Kuo Chi-Yu, Hsu Yi-Chiung, Liu Chien-Liang, Li Ying-Syuan, Chang Shao-Chiang, Cheng Shih-Ping
Department of Surgery, MacKay Memorial Hospital, Taipei, Taiwan; Department of Medicine, School of Medicine, MacKay Medical College, New Taipei City, Taiwan.
Department of Biomedical Sciences and Engineering, National Central University, Taoyuan City, Taiwan.
Mol Cell Endocrinol. 2023 Dec 1;578:112062. doi: 10.1016/j.mce.2023.112062. Epub 2023 Sep 4.
The SOX family consists of about 20 transcription factors involved in embryonic development, reprogramming, and cell fate determination. In this study, we demonstrated that SOX4 was significantly upregulated in differentiated thyroid cancer. Immunohistochemical analysis revealed that high SOX4 expression was associated with papillary histology, extrathyroidal extension, lymph node metastasis, and advanced disease stage. Patients whose tumors exhibited high SOX4 expression had a shorter recurrence-free survival, though significance was lost in multivariate Cox regression analysis. SOX4 silencing in thyroid cancer cells slowed cell growth, attenuated clonogenicity, and suppressed anoikis resistance. Additionally, SOX4 knockdown impeded xenograft tumor growth in nude mice. Knockdown of SOX4 expression was accompanied by reduced phosphorylation of AKT and ERK. Furthermore, CRABP2 expression correlated with SOX4 expression, and SOX4 silencing decreased CRABP2 expression and its downstream effectors such as integrin β1 and β4. These results indicate that SOX4 has both prognostic and therapeutic implications in differentiated thyroid cancer, and targeting SOX4 may modulate tumorigenic processes in the thyroid.
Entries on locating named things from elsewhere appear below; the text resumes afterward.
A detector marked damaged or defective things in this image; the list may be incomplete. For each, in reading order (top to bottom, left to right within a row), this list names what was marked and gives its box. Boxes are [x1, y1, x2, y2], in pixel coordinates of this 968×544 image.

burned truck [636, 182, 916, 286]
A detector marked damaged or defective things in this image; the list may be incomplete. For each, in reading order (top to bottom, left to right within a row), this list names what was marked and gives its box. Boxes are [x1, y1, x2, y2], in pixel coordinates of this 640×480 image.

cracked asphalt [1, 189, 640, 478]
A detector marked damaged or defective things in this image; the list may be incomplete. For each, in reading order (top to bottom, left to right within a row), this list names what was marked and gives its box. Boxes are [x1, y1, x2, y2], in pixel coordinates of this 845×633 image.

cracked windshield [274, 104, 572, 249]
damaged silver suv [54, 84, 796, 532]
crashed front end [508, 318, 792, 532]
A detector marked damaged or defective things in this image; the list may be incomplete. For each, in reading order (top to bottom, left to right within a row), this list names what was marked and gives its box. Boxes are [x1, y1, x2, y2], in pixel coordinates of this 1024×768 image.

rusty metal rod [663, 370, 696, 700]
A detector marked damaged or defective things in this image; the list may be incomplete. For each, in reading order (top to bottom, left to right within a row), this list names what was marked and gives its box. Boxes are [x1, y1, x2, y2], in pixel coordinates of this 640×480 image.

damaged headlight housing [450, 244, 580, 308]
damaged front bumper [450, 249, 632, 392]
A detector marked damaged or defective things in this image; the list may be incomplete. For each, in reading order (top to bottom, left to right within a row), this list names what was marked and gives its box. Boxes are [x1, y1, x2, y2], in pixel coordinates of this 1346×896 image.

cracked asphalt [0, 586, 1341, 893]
SOX家族由大约20种参与胚胎发育、重编程和细胞命运决定的转录因子组成。在本研究中,我们证明SOX4在分化型甲状腺癌中显著上调。免疫组织化学分析显示,SOX4高表达与乳头状组织学、甲状腺外侵犯、淋巴结转移和疾病晚期相关。肿瘤表现出SOX4高表达的患者无复发生存期较短,尽管在多变量Cox回归分析中失去了显著性。甲状腺癌细胞中的SOX4沉默减缓了细胞生长,减弱了克隆形成能力,并抑制了失巢凋亡抗性。此外,SOX4敲低阻碍了裸鼠体内异种移植瘤的生长。SOX4表达的敲低伴随着AKT和ERK磷酸化的减少。此外,CRABP2表达与SOX4表达相关,SOX4沉默降低了CRABP2表达及其下游效应分子如整合素β1和β4。这些结果表明,SOX4在分化型甲状腺癌中具有预后和治疗意义,靶向SOX4可能调节甲状腺的致瘤过程。